Of course, though the total workers who value Artificial Intelligence and robots professionally has reached 49 per cent, that figure can and should be driven higher. Yet according to a worldwide survey of companies done by Ovum ICT Enterprise Insights, nearly 60 per cent of enterprises will, by summer next year, be planning applications of AI or putting them into trials. So hands-on expertise in AI is growing, and that 49 per cent level of staff approval is set to become an outright majority very soon.
How can contact centres match AI routines with the human touch?
What's at issue here is better direction of AI. Clearly, as Artificial Intelligence becomes more sophisticated, it will give staff more, better and thus still more popular support for the knottier kinds of customer problems--the kinds that are best handled with the human touch. But the steering of AI will be an issue for flesh-and-blood contact centre leaders.

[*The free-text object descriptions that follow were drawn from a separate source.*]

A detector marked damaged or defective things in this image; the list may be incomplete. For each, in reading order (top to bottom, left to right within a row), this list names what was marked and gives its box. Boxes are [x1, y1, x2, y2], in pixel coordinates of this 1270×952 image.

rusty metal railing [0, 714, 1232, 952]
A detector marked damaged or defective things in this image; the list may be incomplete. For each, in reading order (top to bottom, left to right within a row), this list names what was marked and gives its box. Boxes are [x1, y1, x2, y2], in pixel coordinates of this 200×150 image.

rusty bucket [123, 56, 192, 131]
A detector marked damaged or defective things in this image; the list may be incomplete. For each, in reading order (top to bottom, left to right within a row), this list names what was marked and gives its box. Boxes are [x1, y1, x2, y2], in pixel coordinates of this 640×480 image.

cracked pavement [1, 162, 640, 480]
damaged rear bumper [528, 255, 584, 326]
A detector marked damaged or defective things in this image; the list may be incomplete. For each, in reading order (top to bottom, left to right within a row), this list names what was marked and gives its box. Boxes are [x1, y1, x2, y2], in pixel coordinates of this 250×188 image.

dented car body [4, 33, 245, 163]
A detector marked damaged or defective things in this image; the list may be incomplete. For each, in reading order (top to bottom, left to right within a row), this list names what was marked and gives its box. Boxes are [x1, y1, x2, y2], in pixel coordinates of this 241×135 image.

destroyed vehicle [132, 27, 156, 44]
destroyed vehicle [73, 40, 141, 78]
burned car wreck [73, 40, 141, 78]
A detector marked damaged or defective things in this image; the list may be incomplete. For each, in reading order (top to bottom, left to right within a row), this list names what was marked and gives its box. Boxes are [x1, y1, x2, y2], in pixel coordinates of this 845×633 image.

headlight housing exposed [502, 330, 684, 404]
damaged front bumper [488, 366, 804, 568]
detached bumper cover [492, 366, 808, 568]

Leadership in contact centres will be about carefully managing the right balance of tasks that are shared between customers, software and staff. In that endeavour, human beings will still make the really key decisions--even in 2030. The final evaluation of the consequences of those decisions will also be a human matter.
But in everything else, Artificial Intelligence won't just automate processes at contact centres, but will also help staff there do their jobs in qualitatively new and better ways. It's doing that now--and will go on to do a whole lot more by the end of the next decade.